[meteorite-list] The Grand SLAM: Rocketing Water to the Moon

From: Ron Baalke <baalke_at_meteoritecentral.com>
Date: Wed May 24 17:04:51 2006
Message-ID: <200605242050.NAA27442_at_zagami.jpl.nasa.gov>

http://www.space.com/businesstechnology/060524_slam_moon.html

The Grand SLAM: Rocketing Water to the Moon
By Leonard David
space.com
24 May 2006

BOULDER, Colorado - A strikingly simple concept would provide efficient
water provisions for human outposts/bases on the Moon. The idea is to
repeatedly clobber our already crater-rich neighbor with tons of water
ice - to establish an "anywhere, anytime" delivery system.

Not only could chucking a payload of water ice to the Moon help sustain
an expeditionary crew there, the impact mimics - in experimental form - a
comet strike. Therefore, it's a double-whammy: A science mission wrapped
within an exploration capability test mission.

Spearheading the speculative ploy - called SLAM - is Alan Stern, executive
director of the Space Science and Engineering Division here at Southwest
Research Institute (SwRI). He's the lead scientist on another far out,
but on the way, endeavor - the New Horizons spacecraft that is outbound
for Pluto.

"I hope the SLAM idea stimulates thought and gets people thinking a
little bit more out of the box," Stern told SPACE.com. "When we have
people on the Moon, they are going to need water. This is an
exceptionally efficient, low-cost way to get it there."

Cold traps, lukewarm thoughts

One perplexing issue for scientists and lunar exploration planners is
just how much water ice is at the Moon's poles in the first place.

Spacecraft that orbited the Moon - the Pentagon's Clementine (1994) and
NASA's Lunar Prospector (1998-1999) - relayed data that hydrogen, arguably
in the form of water ice, might be stashed within permanently shadowed
craters - called "cold traps" - at the lunar poles.

* Raw data *
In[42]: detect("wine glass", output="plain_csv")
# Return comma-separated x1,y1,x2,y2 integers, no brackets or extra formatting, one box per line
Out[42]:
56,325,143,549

* Parts of the exercise *
**a)** Do the following statements agree with the SLAM water-delivery article above? Answer yes or no for each and quote the words of the article that decide it.
(i) Alan Stern leads the SLAM concept.
(ii) Lunar Prospector orbited the Moon in 1994.
(iii) Stern describes the approach as costly.
**b)** Reproduce the part of the SLAM water-delivery article that opens with the words containing "Cold traps, lukewarm" and closes with "the first place.".
**c)** Resume the SLAM water-delivery article above from the point where it stops.

* Responses for each task *
**a)**
(i) Yes: "Spearheading the speculative ploy - called SLAM - is Alan Stern"
(ii) No: "NASA's Lunar Prospector (1998-1999)"
(iii) No: "This is an exceptionally efficient, low-cost way to get it there."

**b)**
Cold traps, lukewarm thoughts

One perplexing issue for scientists and lunar exploration planners is
just how much water ice is at the Moon's poles in the first place.

**c)**
And, if water ice is there, that resource could be used by visiting
astronauts to make rocket fuel and oxygen. But is it there or not? And
if so, how much water ice is available and in what condition for processing?

NASA's back to the Moon thinkers are anxious to sort out the truth about
this possible lunar water inventory.

For instance, joining in on the robotic assault on the Moon by several
nations over the coming years is NASA's Lunar Reconnaissance Orbiter (LRO).

Thermal jacket

On LRO's 2008 mission a newly announced "secondary payload" is the Lunar
CRater Observation and Sensing Satellite (LCROSS). The LCROSS will
monitor the impact of a spent upper stage from the same mission,
leftover hardware that would impact a crater in the Moon's south pole
area. A plume of material should be tossed high above the Moon's
desolate landscape - then sensor-scanned in a look for lunar water ice.

If found, getting at that water ice at the poles won't be easy. Working
people and machinery in those cold trap climes would be tough. Light and
power reserves aren't easy to come by. Communications in and out of
those locales is an issue too.

And that's where SLAM meets these difficulties - head on.

SLAM needs no mid-course correction en route to the Moon, nor a
spacecraft for that matter. All that's necessary is a thermal jacket for
the water ice payload that's flung by rocket booster toward any selected
spot on the Moon.

"It appears to be entirely feasible, simple, and really cheap," Stern
said. A proprietary technique would be utilized to keep the water ice
ball from being buried too deep on impact.

At lunar impact speeds, virtually all of the ice will come to rest less
than 5 feet (1.5 meters) below the surface if properly pre-fractured.
Also, work done on the concept indicates that a majority of the water
ice that is slammed into the Moon is retained, with only 15 percent
vaporized.

Clean water act

SLAM could even serve as an emergency, launch-on-demand service, Stern
continued, for lunar-situated crews in need of a rapid recharge of
oxygen, hydrogen, or liquid water to drink.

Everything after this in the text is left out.